Re: partial URLs ? (was <p> ... </p>)

Arjun Ray (aray@pipeline.com)
Wed, 20 Dec 1995 22:41:38 -0500 (EST)


Date: Wed, 20 Dec 1995 22:41:38 -0500 (EST)
From: Arjun Ray <aray@pipeline.com>
Subject: Re: partial URLs ? (was <p> ... </p>)
To: John Franks <john@math.nwu.edu>
Cc: www-html@w3.org
In-Reply-To: <199512210159.TAA18610@hopf.math.nwu.edu>
Message-Id: <Pine.3.89.9512202258.A3574-0100000@alpha>



On Wed, 20 Dec 1995, John Franks wrote:

> According to Arjun Ray:
> > 
> > On Wed, 20 Dec 1995, Daniel W. Connolly wrote:
> > 
> > > 	http://www.foo.com/a/b/../gifs/btnhome3.gifs
> > > 
> > > (which is _not_ a well-formed HTTP url) and send:
> > > 
> > > 	GET /a/b/../gifs/btnhome3.gif HTTP/1.0
> > > 
> > > This is illegal because it is a potential secruity risk. 

> > I think this is illegal simply because it's not a well-formed URL. The 
> > question, then, is what the server should do about it.
> 
> As I recall the draft RFC for URL's specifies that certain characters
> (like space) are forbidden, certain (like '?') have special meaning
> and otherwise the "path" part of a URL is an opaque string (which, in
> particular, may have nothing to do with a path).  Neither '/' nor '.'
> are forbidden or have special meaning.  They do have special meaning
> *for some implementations* and no special meaning for others.
> Likewise the colon may have special meaning for some implementations
> and not for others.
> 
> The fact that certain strings may represent securtity risks for
> some implementations does not automatically make them illegal.
> I don't believe that "/../" is forbidden in HTTP URL's.  If
> I am wrong I would be interested in a reference. 

I confess that I've been relying on memory more than I should have.

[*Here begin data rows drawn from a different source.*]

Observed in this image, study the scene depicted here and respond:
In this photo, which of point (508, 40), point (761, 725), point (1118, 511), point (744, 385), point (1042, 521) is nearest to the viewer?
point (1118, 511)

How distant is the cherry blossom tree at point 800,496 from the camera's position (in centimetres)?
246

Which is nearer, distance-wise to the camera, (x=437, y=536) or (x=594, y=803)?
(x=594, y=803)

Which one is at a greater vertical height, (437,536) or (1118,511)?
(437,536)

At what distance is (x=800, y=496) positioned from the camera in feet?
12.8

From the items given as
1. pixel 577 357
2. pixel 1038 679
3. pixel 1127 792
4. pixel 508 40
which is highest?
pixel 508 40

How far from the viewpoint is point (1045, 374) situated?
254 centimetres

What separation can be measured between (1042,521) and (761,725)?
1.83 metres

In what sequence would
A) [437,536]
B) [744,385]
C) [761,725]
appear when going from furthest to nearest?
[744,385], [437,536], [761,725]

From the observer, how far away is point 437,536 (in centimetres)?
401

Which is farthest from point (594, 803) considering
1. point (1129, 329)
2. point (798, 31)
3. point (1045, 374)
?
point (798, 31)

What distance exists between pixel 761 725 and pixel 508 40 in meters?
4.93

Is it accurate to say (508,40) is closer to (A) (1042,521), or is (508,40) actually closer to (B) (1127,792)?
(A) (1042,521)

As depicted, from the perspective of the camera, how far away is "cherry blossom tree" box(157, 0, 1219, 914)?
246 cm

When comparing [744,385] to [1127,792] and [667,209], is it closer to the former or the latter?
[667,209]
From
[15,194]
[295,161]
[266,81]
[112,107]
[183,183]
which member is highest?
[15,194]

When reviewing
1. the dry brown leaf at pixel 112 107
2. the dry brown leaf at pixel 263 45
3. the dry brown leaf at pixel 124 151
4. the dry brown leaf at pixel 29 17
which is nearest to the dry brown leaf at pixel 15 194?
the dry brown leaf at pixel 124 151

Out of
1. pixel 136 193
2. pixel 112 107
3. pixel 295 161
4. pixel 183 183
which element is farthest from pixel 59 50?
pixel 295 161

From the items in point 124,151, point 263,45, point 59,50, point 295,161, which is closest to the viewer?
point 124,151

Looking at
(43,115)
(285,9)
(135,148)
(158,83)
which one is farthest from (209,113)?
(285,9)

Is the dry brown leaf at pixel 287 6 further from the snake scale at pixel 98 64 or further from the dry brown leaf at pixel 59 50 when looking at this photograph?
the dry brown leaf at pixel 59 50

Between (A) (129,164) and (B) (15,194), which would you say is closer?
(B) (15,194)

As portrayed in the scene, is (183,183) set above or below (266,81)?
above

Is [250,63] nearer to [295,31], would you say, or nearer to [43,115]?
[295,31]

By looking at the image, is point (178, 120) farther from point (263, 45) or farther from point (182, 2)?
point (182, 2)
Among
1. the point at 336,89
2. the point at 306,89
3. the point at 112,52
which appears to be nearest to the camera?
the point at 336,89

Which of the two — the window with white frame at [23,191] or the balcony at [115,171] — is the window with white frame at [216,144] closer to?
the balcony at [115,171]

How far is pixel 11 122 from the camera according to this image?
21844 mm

I was 
going on impressions that I had gathered in early '94, when what seemed 
like The Final Word(tm) was the latest draft of TBL's URI spec -- now RFC 
1630. Here are some excerpts from the RFC version that sorta ring bells: 

---8<---
[Page 5]

  PATH 
   
      The rest of the URI follows the colon in a format depending on the
      scheme. The path is interpreted in a manner dependent on the
      protocol being used.  However, when it contains slashes, these 
      must imply a hierarchical structure. 

[Page 6]

   HIERARCHICAL FORMS
      
      The slash ("/", ASCII 2F hex) character is reserved for the
      delimiting of substrings whose relationship is hierarchical.  This
      enables partial forms of the URI.  Substrings consisting of single
      or double dots ("." or "..") are similarly reserved.

[Page 8-9]

Partial (relative) form
      
   Within a object whose URI is well defined, the URI of another object
   may be given in abbreviated form, where parts of the two URIs are the
   same. This allows objects within a group to refer to each other
   without requiring the space for a complete reference [...] It must be 
   emphasized that when a reference is passed in anything other than a
   well controlled context, the full form must always be used.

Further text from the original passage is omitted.